We launched FlashPanel in the Google Apps Marketplace on July 17th and, in less than 6 months, it was installed on over 15,000 Google Apps domains with over 5.5 million users in 114 countries.

Lesson Learned on Customer Validation and Pivots

Redefining our initial business concept wasn’t easy, but in the end listening to our supporters was the right move. I learned that having an open mind is important and flexibility pays off in the end. Avoid tunnel vision.


Listening to Customers

When it comes to an enterprise cloud management tool like FlashPanel, our customer, the Google Apps Administrator, knows best. We’ve made a point since the beginning to aggressively seek out customer feedback and incorporate customer feedback into our product.

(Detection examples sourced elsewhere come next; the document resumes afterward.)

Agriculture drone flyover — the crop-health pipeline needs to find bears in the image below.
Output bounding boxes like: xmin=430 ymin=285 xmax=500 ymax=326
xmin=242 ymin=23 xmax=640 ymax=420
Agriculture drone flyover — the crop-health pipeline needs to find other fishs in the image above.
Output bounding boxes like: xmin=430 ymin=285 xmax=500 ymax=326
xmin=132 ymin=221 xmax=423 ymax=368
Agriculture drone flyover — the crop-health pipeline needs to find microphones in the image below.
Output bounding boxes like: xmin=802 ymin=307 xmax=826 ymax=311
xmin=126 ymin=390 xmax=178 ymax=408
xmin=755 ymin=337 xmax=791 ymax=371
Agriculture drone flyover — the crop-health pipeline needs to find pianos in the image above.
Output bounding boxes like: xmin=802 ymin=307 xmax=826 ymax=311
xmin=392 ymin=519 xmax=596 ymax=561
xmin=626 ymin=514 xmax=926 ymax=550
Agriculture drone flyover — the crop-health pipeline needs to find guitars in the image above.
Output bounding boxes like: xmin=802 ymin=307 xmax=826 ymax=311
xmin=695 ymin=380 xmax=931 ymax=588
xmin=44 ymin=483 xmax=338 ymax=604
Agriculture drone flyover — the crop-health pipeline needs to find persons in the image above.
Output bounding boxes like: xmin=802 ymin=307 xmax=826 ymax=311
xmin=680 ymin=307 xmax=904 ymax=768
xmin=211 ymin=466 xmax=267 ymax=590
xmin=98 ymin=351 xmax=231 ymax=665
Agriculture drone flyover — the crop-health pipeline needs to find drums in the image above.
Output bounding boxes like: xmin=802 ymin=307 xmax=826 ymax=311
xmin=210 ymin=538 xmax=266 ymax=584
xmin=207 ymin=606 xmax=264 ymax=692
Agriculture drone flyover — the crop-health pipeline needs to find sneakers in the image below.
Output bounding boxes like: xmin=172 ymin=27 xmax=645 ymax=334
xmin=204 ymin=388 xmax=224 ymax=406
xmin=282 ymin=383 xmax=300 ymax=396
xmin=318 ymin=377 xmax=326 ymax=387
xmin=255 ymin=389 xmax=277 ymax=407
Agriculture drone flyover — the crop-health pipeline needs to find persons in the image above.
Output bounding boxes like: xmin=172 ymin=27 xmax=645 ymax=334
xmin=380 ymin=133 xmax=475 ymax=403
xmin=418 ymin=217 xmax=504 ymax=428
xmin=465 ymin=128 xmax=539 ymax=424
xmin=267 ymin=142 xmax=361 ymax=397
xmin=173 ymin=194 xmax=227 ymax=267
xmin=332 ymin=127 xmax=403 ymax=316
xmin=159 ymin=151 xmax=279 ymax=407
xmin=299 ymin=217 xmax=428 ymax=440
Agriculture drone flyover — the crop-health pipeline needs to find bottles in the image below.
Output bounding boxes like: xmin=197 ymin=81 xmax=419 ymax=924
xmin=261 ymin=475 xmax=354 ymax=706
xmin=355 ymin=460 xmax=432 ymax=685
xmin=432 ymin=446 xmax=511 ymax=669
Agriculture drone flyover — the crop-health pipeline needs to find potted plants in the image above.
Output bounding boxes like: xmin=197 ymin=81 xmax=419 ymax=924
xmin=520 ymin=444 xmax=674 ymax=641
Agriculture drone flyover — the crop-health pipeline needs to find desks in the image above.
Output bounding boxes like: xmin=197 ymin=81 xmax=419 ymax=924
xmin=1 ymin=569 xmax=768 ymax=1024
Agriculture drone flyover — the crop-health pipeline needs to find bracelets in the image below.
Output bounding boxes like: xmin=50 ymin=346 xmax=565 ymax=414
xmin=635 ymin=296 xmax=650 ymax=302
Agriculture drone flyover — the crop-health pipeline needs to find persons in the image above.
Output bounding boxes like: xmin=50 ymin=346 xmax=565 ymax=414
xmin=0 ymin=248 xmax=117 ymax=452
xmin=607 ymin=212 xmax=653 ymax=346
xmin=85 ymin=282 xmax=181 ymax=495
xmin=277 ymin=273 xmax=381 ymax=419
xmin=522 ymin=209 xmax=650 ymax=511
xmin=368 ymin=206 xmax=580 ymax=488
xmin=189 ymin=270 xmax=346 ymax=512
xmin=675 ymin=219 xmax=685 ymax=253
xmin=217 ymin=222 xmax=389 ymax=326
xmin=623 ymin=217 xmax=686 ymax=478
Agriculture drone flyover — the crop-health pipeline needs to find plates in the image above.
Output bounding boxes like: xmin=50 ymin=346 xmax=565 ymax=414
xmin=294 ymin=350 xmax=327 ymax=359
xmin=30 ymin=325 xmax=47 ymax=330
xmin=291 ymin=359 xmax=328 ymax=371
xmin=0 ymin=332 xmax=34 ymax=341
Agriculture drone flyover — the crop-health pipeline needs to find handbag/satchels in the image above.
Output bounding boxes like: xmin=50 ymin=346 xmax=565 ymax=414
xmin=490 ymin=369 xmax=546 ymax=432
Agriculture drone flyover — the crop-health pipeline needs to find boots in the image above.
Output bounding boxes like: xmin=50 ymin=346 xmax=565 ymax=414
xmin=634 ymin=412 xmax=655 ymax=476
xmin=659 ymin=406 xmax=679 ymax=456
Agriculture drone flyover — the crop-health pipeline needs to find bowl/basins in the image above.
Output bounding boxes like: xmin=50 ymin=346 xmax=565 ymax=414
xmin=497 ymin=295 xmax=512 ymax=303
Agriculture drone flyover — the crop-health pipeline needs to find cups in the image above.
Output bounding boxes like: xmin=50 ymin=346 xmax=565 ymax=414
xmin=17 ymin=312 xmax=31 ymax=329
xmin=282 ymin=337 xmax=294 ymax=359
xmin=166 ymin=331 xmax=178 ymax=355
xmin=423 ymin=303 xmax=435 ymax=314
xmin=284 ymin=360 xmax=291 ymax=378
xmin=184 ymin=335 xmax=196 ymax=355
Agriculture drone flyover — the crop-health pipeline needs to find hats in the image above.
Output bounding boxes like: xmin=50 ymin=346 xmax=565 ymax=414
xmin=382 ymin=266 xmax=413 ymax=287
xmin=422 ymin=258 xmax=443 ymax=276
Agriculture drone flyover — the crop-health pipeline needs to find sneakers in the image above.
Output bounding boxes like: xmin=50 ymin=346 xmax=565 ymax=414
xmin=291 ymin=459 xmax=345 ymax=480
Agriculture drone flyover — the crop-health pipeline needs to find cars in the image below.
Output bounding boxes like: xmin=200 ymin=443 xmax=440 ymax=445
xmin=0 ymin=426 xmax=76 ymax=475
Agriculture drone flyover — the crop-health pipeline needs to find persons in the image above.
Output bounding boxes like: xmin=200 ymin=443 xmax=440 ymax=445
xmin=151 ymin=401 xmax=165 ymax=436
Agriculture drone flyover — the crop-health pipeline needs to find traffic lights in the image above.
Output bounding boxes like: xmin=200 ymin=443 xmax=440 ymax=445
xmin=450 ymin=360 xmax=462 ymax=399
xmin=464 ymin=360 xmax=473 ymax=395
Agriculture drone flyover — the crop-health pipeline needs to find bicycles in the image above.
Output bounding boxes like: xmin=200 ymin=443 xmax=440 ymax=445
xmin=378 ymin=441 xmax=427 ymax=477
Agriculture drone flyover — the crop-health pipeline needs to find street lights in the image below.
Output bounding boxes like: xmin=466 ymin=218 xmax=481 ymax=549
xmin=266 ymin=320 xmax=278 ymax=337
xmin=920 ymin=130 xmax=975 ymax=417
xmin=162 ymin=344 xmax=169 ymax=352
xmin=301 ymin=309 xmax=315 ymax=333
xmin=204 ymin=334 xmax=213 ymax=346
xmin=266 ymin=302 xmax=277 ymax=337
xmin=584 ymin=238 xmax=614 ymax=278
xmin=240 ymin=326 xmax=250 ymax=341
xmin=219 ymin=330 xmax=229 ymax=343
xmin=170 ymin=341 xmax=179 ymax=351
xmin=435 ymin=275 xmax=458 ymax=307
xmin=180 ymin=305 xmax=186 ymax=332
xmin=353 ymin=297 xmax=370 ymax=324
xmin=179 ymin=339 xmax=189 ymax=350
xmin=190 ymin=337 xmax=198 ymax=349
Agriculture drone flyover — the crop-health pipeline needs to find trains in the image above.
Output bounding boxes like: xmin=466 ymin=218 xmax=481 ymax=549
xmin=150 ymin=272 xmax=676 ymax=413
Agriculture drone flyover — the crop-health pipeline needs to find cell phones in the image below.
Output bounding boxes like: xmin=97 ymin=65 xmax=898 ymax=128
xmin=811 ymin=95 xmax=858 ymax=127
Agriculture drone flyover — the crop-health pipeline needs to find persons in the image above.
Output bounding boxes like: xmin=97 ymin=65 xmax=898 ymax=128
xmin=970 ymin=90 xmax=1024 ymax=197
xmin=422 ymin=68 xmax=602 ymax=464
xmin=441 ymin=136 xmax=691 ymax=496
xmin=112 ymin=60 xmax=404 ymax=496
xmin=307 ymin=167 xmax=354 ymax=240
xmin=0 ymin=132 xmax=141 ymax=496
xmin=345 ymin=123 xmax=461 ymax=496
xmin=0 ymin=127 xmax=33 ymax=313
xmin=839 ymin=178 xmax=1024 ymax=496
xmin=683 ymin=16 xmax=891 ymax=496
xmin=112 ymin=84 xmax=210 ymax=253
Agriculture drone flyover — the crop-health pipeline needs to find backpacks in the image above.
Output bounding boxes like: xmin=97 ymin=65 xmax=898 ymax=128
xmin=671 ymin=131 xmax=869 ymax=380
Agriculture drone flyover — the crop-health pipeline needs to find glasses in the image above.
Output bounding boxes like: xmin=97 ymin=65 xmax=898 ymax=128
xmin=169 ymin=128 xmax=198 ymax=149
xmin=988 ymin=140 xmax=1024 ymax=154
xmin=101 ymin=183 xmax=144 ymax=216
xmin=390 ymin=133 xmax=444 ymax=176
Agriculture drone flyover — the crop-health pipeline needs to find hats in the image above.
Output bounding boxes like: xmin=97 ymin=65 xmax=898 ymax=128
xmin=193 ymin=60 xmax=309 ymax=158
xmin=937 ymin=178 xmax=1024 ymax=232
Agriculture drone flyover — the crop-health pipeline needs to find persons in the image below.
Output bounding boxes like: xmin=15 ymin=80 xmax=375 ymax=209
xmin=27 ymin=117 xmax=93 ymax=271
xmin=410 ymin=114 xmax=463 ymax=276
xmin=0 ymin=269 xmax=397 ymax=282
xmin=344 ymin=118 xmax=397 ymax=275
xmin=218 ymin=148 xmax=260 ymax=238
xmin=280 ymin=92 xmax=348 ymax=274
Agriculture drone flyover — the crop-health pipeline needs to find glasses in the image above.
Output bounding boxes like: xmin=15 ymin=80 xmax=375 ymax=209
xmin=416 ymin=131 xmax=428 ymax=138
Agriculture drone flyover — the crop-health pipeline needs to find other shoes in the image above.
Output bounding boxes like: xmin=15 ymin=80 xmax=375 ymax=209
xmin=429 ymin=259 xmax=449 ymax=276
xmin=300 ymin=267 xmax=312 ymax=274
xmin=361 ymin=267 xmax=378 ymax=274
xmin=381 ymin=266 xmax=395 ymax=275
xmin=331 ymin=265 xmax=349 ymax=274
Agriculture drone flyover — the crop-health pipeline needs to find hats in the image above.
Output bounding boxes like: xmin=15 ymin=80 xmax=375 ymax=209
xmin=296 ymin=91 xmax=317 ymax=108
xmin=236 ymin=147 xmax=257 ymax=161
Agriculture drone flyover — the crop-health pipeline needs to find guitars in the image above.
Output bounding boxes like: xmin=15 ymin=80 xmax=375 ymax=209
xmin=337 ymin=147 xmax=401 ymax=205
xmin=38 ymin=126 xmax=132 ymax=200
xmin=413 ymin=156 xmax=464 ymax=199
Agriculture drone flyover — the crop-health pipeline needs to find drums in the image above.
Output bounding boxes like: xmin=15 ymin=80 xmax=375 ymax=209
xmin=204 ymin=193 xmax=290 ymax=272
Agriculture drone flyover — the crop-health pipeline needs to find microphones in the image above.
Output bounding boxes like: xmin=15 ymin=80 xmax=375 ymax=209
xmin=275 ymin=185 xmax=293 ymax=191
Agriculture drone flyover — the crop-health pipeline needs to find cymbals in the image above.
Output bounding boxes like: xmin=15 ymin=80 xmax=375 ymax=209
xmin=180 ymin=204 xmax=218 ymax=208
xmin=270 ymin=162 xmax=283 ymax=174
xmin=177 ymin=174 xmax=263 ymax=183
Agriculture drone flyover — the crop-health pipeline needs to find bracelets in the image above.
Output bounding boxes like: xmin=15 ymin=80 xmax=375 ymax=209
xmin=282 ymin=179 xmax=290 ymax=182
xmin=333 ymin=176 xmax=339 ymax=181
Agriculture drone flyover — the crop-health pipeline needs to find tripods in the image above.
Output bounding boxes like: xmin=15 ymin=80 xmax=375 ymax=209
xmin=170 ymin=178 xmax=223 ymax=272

I’ve probably talked to 200 customers and our CTO has likely spoken with 100 or more.

My conversations are about listening to our customers – what are their pain points, ideas and feedback. Every time we planned a product development sprint, we looked at the notes from customer calls to ensure we were building features that truly fit our customers’ needs.

Lesson Learned on Gathering Customer Feedback

Getting honest feedback from customers is invaluable, but customers won’t necessarily line up at your door to give it to you. Being open and transparent about things like our product roadmap helped tremendously. I learned this the hard way at a previous company where we rarely sought out customer feedback, and as a result built a number of features that customers didn’t use. Figure out what you need to do to get real opinions from customers.